DATA SHOWN
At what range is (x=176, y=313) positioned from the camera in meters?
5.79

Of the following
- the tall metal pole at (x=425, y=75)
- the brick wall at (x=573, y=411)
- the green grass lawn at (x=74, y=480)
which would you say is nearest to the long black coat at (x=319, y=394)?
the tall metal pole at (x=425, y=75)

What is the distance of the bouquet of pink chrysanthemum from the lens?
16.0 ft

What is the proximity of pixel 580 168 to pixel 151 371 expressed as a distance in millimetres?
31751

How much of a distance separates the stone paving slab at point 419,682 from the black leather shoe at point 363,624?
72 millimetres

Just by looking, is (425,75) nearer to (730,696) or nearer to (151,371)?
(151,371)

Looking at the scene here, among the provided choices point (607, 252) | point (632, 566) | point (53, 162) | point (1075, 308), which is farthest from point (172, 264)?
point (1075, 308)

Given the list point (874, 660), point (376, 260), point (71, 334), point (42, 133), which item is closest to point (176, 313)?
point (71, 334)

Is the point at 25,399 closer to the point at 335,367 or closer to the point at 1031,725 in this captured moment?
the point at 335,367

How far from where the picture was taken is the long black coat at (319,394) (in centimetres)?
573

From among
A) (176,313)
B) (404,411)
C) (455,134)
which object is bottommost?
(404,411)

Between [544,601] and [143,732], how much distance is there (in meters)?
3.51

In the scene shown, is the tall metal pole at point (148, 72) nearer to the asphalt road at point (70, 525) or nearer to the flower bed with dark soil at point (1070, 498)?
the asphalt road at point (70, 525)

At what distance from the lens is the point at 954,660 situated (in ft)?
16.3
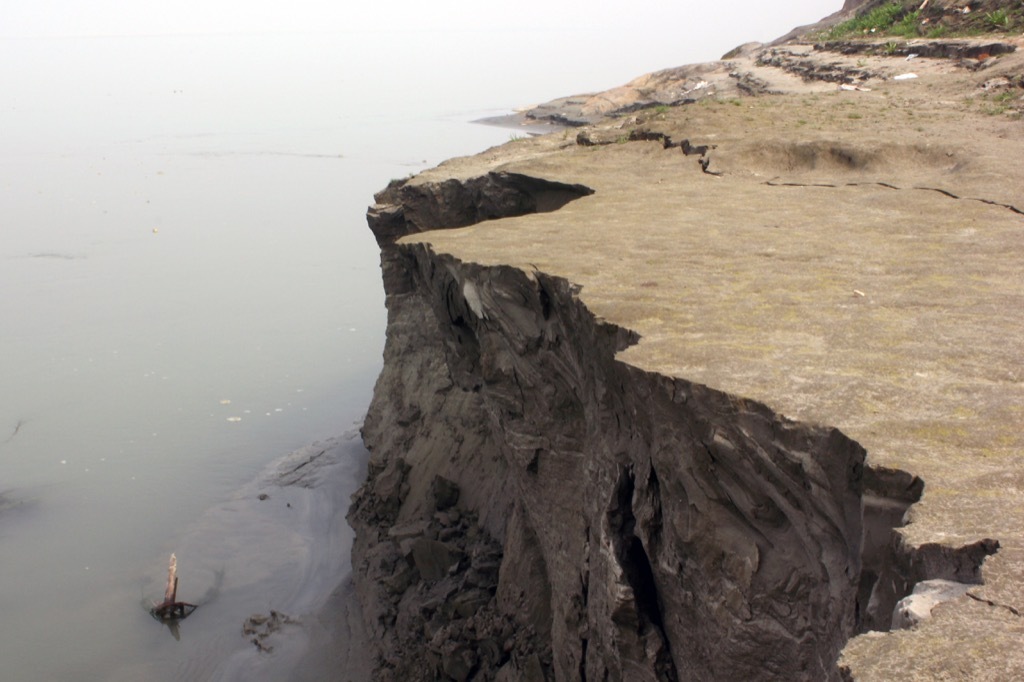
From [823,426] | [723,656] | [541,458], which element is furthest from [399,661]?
[823,426]

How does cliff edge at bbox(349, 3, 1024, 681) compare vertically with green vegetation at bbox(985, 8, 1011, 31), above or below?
below

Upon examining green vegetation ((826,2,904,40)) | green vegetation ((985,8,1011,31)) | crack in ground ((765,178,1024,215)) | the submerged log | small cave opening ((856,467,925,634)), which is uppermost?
green vegetation ((826,2,904,40))

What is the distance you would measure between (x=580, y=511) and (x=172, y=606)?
514 centimetres

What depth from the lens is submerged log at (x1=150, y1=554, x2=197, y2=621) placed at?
31.5 ft

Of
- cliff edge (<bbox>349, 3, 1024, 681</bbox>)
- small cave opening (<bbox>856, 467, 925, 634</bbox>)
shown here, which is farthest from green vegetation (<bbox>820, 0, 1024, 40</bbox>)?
small cave opening (<bbox>856, 467, 925, 634</bbox>)

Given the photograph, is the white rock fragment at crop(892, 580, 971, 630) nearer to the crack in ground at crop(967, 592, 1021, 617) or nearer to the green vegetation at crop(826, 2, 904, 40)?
the crack in ground at crop(967, 592, 1021, 617)

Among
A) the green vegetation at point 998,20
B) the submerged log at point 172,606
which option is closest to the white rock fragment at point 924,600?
the submerged log at point 172,606

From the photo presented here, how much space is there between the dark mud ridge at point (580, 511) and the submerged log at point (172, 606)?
5.57 feet

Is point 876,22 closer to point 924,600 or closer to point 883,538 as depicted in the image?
point 883,538

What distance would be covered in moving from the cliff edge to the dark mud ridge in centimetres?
2

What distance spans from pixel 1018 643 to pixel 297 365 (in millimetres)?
14873

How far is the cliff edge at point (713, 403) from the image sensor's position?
2.99m

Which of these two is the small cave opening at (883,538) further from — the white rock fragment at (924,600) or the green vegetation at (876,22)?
the green vegetation at (876,22)

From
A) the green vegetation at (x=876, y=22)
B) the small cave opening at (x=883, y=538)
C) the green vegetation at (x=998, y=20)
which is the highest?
the green vegetation at (x=876, y=22)
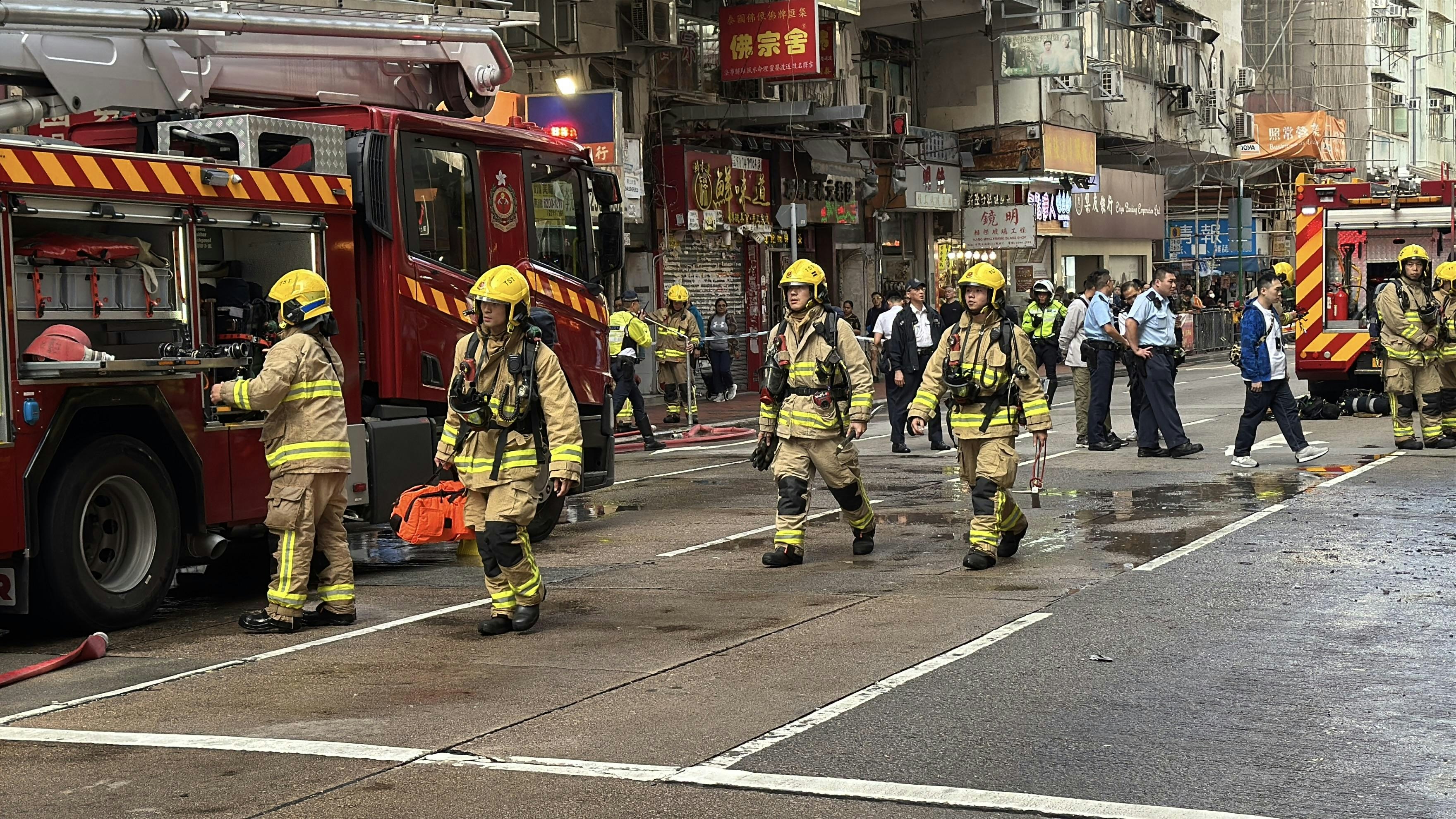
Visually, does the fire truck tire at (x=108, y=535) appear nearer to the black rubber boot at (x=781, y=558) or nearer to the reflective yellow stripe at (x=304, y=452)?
the reflective yellow stripe at (x=304, y=452)

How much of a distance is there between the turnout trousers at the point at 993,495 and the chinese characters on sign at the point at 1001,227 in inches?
1082

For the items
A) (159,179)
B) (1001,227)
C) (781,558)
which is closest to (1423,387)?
(781,558)

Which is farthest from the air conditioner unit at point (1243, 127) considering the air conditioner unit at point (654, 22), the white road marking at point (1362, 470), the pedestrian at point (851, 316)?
the white road marking at point (1362, 470)

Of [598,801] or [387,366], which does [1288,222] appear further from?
[598,801]

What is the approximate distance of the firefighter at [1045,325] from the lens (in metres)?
20.2

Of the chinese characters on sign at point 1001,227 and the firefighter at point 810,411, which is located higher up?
the chinese characters on sign at point 1001,227

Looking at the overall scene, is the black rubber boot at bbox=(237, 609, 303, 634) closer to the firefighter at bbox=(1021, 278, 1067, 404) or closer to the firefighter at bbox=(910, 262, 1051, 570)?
the firefighter at bbox=(910, 262, 1051, 570)

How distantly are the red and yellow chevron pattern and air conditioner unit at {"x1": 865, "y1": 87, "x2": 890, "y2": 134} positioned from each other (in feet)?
76.4

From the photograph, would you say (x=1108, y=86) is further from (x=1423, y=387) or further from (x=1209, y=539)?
(x=1209, y=539)

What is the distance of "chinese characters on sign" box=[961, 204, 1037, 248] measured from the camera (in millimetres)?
37000

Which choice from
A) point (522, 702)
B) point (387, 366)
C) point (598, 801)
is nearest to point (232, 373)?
point (387, 366)

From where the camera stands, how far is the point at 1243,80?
4984cm

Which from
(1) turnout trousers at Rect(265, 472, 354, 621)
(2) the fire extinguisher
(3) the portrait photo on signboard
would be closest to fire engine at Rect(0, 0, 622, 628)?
(1) turnout trousers at Rect(265, 472, 354, 621)

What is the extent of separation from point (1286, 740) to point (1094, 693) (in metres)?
0.91
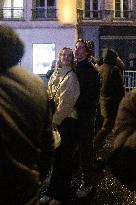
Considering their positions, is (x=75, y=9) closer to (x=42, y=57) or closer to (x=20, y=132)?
(x=20, y=132)

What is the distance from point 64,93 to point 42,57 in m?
26.8

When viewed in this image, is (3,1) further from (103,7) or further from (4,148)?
(4,148)

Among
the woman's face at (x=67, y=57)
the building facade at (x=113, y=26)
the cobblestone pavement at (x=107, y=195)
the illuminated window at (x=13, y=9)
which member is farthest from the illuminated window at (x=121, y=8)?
the woman's face at (x=67, y=57)

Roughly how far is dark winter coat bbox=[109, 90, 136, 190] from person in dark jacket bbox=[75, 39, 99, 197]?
3149 millimetres

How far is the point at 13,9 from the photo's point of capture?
109 feet

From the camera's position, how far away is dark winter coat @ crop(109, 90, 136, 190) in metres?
2.51

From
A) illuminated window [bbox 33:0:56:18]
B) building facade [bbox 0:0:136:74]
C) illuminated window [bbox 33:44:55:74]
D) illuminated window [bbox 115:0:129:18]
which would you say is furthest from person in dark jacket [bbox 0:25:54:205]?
illuminated window [bbox 115:0:129:18]

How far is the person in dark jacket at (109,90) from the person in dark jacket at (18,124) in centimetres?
579

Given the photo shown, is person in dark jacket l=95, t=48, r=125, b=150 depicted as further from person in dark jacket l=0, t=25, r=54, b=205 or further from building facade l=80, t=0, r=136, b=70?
building facade l=80, t=0, r=136, b=70

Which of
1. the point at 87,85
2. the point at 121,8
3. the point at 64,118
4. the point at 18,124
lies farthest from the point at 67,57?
the point at 121,8

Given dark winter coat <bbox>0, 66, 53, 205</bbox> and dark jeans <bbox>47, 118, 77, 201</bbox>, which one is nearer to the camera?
dark winter coat <bbox>0, 66, 53, 205</bbox>

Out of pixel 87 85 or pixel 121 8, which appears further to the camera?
pixel 121 8

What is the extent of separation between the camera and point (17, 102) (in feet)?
7.66

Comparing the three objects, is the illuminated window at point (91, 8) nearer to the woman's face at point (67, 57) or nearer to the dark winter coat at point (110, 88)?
the dark winter coat at point (110, 88)
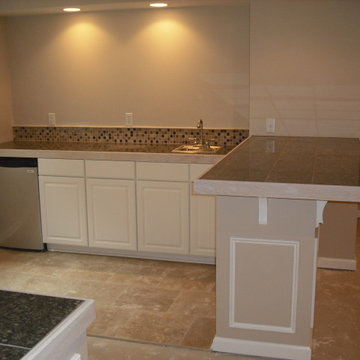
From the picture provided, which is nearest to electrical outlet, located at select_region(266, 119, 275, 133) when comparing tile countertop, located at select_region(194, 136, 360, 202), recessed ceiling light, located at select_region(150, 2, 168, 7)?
tile countertop, located at select_region(194, 136, 360, 202)

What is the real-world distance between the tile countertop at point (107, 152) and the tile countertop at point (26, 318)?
2.58 m

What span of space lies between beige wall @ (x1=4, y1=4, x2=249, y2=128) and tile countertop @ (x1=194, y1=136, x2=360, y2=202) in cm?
106

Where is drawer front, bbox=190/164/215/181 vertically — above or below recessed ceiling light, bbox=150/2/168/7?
below

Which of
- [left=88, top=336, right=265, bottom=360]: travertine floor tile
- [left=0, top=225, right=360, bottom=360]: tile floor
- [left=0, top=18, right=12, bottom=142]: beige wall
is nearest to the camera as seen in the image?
[left=88, top=336, right=265, bottom=360]: travertine floor tile

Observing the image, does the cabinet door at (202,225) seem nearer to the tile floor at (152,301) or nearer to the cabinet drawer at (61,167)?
the tile floor at (152,301)

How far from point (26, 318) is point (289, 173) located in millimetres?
1685

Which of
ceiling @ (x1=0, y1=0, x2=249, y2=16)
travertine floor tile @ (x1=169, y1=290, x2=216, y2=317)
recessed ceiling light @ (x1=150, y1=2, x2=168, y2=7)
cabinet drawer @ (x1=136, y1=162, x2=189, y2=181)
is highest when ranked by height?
ceiling @ (x1=0, y1=0, x2=249, y2=16)

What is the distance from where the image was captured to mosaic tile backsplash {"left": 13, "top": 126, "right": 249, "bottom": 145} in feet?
13.9

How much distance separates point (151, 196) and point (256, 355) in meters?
1.61

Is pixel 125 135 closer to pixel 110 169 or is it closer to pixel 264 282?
pixel 110 169

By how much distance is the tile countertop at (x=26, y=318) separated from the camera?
929 millimetres

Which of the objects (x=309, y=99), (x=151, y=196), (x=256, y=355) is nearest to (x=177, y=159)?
(x=151, y=196)

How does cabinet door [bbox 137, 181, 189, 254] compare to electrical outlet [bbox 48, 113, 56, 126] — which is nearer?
cabinet door [bbox 137, 181, 189, 254]

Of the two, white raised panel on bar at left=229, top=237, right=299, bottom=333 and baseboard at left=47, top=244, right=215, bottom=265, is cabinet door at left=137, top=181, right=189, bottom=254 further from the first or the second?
white raised panel on bar at left=229, top=237, right=299, bottom=333
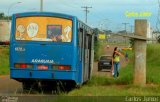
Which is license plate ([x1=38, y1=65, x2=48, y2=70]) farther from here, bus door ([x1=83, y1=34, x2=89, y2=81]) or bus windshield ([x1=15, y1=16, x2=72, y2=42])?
bus door ([x1=83, y1=34, x2=89, y2=81])

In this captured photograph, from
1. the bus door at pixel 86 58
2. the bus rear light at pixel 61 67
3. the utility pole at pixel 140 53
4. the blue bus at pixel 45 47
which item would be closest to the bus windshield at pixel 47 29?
the blue bus at pixel 45 47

TASK BRIEF
Print the listing word for word, from its first line through the line that contains "514 centimetres". Omit the pictures.

IN RESPONSE
At what range is (x=176, y=313) positioned from the camera in meters?
5.79

Of the following
- the tall metal pole at (x=425, y=75)
- the brick wall at (x=573, y=411)
- the green grass lawn at (x=74, y=480)
which would you say is nearest to the long black coat at (x=319, y=394)?
the tall metal pole at (x=425, y=75)

What is the distance of the bouquet of pink chrysanthemum from the lens?
16.0 ft

What is the proximity of pixel 580 168 to pixel 151 371 expressed as a distance in millimetres?
31751

How much of a distance separates the stone paving slab at point 419,682 from the black leather shoe at point 363,624?
72 millimetres

Just by looking, is (425,75) nearer to (730,696) or nearer to (151,371)?
(151,371)

Looking at the scene here, among the provided choices point (607, 252) | point (632, 566) | point (53, 162) | point (1075, 308), which is farthest from point (172, 264)?
point (1075, 308)

Given the list point (874, 660), point (376, 260), point (71, 334), point (42, 133), which item is closest to point (176, 313)?
point (71, 334)

Is the point at 25,399 closer to the point at 335,367 or closer to the point at 1031,725 in this captured moment?
the point at 335,367

How far from where the picture was taken is the long black coat at (319,394) (in centimetres)?
573

From among
A) (176,313)
B) (404,411)
C) (455,134)
which object is bottommost?
(404,411)

Between [544,601] and [143,732], how much distance is there (in meters)?
3.51

In the scene shown, is the tall metal pole at point (148, 72) nearer to the asphalt road at point (70, 525) or nearer to the flower bed with dark soil at point (1070, 498)?
the asphalt road at point (70, 525)

At what distance from the lens is the point at 954,660 situated (in ft)?
16.3
From [823,426] | [723,656] | [541,458], which element is furthest from [399,661]?
[823,426]

How does cliff edge at bbox(349, 3, 1024, 681) compare vertically with green vegetation at bbox(985, 8, 1011, 31), above or below?
below

Upon examining green vegetation ((826,2,904,40)) | green vegetation ((985,8,1011,31)) | crack in ground ((765,178,1024,215)) | the submerged log | small cave opening ((856,467,925,634)), which is uppermost?
green vegetation ((826,2,904,40))

What is the distance you would measure between (x=580, y=511) and (x=172, y=606)?
514 centimetres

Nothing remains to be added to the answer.